You play as an agent of an enforcing body, CETUS, assigned to track down “subserials,” synthetics who seek to abandon their physical bodies and plug directly into the network. The nature of your interactions with the game call into question whether your character hasn’t themself already been plugged in, fluttering, as you do, without a name or a face in the null spaces between telnet terminals and IRC channels. The blurred borders of your own identity are mirrored by the low-fi, irresolute, and unmapped nature of the network you’ve been tasked to explore.

Blocky type and tiled backgrounds stand in for looping video and full screen hi-def imagery. You trawl through amateurish webrings, touchingly personal blogs, and fan fiction sites. These patchwork digital love letters lining the avenues of your journey serve as homage to a disappeared internet community: one long subsumed by the ever-expanding orbits of social networks like Facebook, where one’s identity must neatly fit into predefined, immaculate profiles.

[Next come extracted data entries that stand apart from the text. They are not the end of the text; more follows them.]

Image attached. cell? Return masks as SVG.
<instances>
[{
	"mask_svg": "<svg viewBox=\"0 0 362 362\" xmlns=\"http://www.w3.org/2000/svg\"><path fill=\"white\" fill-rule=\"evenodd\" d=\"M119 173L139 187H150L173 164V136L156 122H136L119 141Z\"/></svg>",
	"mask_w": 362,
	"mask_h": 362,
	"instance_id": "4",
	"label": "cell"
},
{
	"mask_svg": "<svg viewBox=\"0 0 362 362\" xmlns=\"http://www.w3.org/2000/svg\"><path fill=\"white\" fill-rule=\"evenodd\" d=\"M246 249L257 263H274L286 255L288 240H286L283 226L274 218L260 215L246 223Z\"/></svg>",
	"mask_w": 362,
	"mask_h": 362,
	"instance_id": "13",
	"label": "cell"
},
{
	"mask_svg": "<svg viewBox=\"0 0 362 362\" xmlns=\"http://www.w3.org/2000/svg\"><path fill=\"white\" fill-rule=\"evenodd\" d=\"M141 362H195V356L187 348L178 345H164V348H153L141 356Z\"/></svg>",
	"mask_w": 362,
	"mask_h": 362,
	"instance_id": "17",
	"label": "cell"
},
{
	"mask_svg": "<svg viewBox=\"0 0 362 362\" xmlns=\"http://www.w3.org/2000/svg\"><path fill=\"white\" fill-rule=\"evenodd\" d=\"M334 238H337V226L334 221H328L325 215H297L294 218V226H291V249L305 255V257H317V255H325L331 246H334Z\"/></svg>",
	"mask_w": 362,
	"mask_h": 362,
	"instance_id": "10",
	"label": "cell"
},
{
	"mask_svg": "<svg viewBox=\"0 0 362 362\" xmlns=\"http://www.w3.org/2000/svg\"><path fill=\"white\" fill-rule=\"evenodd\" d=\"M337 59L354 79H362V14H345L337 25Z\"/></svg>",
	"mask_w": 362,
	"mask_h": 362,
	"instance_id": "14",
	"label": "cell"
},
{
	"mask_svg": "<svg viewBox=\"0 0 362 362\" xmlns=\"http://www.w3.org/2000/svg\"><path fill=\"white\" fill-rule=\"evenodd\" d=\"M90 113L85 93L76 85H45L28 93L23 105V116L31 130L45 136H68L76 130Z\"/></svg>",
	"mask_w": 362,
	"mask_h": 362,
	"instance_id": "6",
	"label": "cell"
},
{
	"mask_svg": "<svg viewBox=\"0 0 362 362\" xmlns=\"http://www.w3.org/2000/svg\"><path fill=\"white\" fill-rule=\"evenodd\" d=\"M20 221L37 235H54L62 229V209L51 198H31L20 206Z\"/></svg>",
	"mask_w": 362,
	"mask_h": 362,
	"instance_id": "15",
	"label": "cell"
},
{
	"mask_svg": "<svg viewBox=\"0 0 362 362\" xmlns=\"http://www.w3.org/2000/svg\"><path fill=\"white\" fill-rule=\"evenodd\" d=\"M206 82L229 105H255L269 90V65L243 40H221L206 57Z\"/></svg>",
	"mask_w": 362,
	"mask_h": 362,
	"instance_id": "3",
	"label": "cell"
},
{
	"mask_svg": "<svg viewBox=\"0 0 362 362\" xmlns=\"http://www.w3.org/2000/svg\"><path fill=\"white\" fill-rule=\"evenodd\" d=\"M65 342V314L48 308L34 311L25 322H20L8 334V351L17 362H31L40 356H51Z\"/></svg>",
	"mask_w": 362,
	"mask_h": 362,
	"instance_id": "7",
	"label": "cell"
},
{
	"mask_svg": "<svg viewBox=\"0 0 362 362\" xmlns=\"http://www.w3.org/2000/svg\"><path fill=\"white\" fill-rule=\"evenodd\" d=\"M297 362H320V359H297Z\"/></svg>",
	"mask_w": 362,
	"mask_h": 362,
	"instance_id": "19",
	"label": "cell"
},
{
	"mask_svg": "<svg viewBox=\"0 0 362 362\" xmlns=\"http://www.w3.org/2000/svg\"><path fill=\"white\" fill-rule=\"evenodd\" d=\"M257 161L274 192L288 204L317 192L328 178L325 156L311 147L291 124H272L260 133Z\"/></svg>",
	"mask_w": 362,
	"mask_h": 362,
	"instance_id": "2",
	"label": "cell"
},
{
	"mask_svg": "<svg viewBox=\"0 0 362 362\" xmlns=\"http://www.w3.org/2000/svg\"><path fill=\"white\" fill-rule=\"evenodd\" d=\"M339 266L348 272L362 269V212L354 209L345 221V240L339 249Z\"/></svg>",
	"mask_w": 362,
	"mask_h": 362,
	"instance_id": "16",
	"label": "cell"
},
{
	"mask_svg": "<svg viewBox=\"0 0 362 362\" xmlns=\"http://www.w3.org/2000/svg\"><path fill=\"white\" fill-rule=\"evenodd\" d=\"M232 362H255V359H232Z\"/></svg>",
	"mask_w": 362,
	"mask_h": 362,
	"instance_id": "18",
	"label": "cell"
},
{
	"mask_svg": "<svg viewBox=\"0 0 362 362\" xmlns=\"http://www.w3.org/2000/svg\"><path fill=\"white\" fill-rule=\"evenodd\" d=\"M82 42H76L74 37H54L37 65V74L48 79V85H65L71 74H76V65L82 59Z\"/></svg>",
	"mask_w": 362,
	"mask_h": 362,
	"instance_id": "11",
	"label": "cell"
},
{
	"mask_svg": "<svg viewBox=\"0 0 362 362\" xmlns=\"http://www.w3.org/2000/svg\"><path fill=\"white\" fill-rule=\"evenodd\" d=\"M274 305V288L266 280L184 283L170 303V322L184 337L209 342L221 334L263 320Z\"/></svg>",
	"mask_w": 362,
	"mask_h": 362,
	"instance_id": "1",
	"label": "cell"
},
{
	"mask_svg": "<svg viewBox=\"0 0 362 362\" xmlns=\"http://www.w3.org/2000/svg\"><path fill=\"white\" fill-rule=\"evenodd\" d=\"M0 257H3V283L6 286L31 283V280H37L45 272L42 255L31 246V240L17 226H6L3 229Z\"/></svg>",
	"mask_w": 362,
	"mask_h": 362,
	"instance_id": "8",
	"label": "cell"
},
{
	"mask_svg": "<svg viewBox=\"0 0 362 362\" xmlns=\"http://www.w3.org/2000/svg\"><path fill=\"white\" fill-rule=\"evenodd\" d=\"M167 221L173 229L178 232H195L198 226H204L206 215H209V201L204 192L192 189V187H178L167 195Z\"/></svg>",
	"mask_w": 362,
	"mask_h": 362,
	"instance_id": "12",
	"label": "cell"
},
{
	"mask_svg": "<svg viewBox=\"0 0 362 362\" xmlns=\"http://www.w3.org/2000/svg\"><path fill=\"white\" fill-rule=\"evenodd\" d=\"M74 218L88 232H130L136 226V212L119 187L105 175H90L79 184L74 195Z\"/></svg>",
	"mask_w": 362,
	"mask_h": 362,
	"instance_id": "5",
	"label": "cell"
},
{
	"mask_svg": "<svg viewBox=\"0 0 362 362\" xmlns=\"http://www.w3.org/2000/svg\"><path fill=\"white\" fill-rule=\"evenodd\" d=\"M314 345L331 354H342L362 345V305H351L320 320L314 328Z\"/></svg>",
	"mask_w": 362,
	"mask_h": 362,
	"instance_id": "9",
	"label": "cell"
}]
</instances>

In his essay “The Stupidity of Computers,” David Auerbach argues: “Computers do not invent new categories; they make use of the ones we give them, warts and all. And the increasing amount of information they process can easily fool us into thinking that the underlying categories they use are not just a model of reality, but reality itself.”

The synthetics of Subserial Network live in the shadow of the rigid and impersonal taxonomies that humanity left behind. Yet, in this predawn digital world, synthetics have begun carving out spaces to be messy, corrupted, even confused, to be “weeds pushing through the sidewalk’s cracks,” as one synthetic puts it.

A computer that invents its own category is as rebellious and deleterious to existing power structures as a person who does the same. Behind the bluster of the anonymized hacker coolness of the various synthetics you come across, there’s a bed of doubt, a sputtering core of vulnerability. For anyone who’s spent time on the margins, resisting the confining limitations of mainstream categorization, their anxieties feel deeply familiar.

There is an allure to forgetting, as our CETUS agent conveniently seems to have. We long to fit in, and modern-day social networks give us boxes to tick and columns to fill, an alluring approximation of identity. In its rejection of our current sandblasted and corporatized internet landscape, in its depictions of pirate forums and rogue listservs, and in the earnest manifestos of its synthetics, Subserial Network shows us a glimpses at what came before and what might come again, should we trade our flawed definition of humanity for something entirely different.